Example 10
As part of evaluating the feasibility of a yeast-based approach as a treatment to mitigate the effects of elevated concentrations of fructose in foods and beverages, several evolved clones obtained by adaptive evolution were tested for their ability of degrading fructose when present in food.

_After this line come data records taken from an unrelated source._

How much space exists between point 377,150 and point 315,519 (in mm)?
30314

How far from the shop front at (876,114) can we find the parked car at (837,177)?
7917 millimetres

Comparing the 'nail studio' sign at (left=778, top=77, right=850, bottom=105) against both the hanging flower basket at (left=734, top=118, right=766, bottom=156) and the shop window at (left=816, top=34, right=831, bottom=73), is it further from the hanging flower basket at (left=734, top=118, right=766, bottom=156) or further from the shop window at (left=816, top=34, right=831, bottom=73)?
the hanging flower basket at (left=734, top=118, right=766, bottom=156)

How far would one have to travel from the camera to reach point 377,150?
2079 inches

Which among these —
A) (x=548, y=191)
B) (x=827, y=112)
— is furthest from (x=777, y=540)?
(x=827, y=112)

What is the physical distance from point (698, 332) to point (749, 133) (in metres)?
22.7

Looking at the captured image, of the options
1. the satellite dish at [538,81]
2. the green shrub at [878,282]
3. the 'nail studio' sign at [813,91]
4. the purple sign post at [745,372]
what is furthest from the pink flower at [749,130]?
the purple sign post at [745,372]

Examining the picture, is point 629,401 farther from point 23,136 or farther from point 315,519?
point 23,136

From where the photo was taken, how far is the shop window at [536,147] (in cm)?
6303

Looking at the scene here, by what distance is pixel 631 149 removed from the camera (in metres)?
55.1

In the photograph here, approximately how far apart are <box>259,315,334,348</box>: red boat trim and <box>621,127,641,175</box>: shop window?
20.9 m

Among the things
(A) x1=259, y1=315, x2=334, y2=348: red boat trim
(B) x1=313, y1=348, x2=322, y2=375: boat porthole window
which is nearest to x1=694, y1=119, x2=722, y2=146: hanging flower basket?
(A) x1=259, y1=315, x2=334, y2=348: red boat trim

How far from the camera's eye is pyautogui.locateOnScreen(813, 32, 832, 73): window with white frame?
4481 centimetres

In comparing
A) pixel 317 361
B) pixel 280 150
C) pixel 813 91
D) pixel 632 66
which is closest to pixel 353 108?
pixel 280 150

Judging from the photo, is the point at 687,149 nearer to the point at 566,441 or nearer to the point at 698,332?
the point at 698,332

For this study, two evolved yeast strains obtained by adaptive evolution, G1_1A and G2_1A were tested for their ability to degrade dietary fructose. The testing of fructose consumption was started with yeast cells obtained from a culture initiated from a single colony on agar plates and grown in 15 mL of liquid YP medium in a 50-mL mini-bioreactor by incubation at 30° C. with an agitation of 225 rpm supplemented with 4% fructose. Cells were pelleted by centrifugation at 1000 rpm (Sorval, RT7) for 10 min at room temperature. Cell pellets were resuspended in 5 mL rodent diet (Teklad, Envigo) spiked with a solution of 10% fructose (=555 mM). Reactions were incubated at 37° C. to mimic human gastrointestinal temperature conditions. Aliquots of the reactions were taken at multiple time points and stored at −20° C. until fructose concentration determination using the colorimetric Fructose Assay Kit (Cat. No. EFRU-100; BioAssay Systems, Hayward, CA).
As shown in Table 12, the evolved clones were able to rapidly decrease fructose concentration when present in diet.